Chicks who play the "It's all X person's fault" are a ticking time bomb waiting to go off. On your sense of sanity, on your bank account, on your entire life.

Chicks who admit they've made mistakes and live in a such a way as own them ( i.e. "I don't always enjoy being a single mother, but I made my choices, I brought this on myself, I can't pity myself here, I can't demand things that a childless person would have, I've made life choices that comprise of making trade offs where I can't focus just on what I want") are ones that you can consider keeping.

I'm pretty amazed at how often the "You need to step up" happy horse #### gets pushed around when it comes to single mothers and relationships. Sure, you need to make certain sacrifices to be with a single mom. On the flips side, she needs to do things to put you in a positive position to succeed, i.e. help you get integrated in what she hopes will be a future family unit.

A chick with her hands on her hips, tapping her foot and waiting for you to do all the heavy lifting to make her happy, that's not the kind of chick you want to stay with or even marry.

Chicks like that, you aren't dating a single mom and her kid, you are really choosing to emotionally ( and likely financially) support basically "two kids" A grown up owns their ####. This isn't about finding the right woman, it's not about finding the right balance with a single mom, this is about finding a grown up first and foremost, you do that and most of this single mom happy horse #### will being to work itself out.
Really bummed. Have loved the Gekko alias and postings for quite some time and agreed with its somewhat contrarian point of view for all of it.

This is taking a "No Ma'am" position for the sake of doing it.

I think this woman is being INCREDIBLY responsible from the way OP presented it. They've dated a year. She's not asking him to marry her or be the kid's dad, she's simply asserting her desire with her long term boyfriend to feel as if they're becoming more of a unit.

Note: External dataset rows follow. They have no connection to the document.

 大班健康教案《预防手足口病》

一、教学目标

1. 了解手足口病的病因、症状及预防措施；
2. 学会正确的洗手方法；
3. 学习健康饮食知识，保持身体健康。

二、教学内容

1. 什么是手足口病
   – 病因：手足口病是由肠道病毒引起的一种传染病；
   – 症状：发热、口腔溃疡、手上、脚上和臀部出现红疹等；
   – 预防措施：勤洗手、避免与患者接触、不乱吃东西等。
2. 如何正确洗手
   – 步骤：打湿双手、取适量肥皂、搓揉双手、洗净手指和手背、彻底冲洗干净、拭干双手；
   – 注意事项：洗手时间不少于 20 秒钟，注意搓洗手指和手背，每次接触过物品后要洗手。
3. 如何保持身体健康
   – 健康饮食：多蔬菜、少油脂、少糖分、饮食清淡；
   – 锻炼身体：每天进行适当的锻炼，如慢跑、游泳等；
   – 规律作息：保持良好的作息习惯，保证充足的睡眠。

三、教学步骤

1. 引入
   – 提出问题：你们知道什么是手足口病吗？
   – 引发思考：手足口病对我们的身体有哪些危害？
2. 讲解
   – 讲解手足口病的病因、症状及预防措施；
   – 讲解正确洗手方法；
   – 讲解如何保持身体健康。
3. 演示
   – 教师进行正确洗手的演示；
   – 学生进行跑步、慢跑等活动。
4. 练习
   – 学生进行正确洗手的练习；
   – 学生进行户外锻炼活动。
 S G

You don't just date the single mother alone. It's not reasonable. I hate saying this but there isn't a second point of view on this unless there's some sort of emotional disturbance. This woman seems reasonable, healthy, and most importantly, protective of herself, her time, her energy, her heart, and her child.

 
The mom is wanting to take a step forward with the relationship. That is normal in any relationship. The OP is either ready to become more of a family guy or not. The decision is his and his alone. He should do what he wants but will have to tell the woman.

For the kids sake, the OP should not get more involved in the kids life if he does not plan on sticking around. The kid does not need that confusion.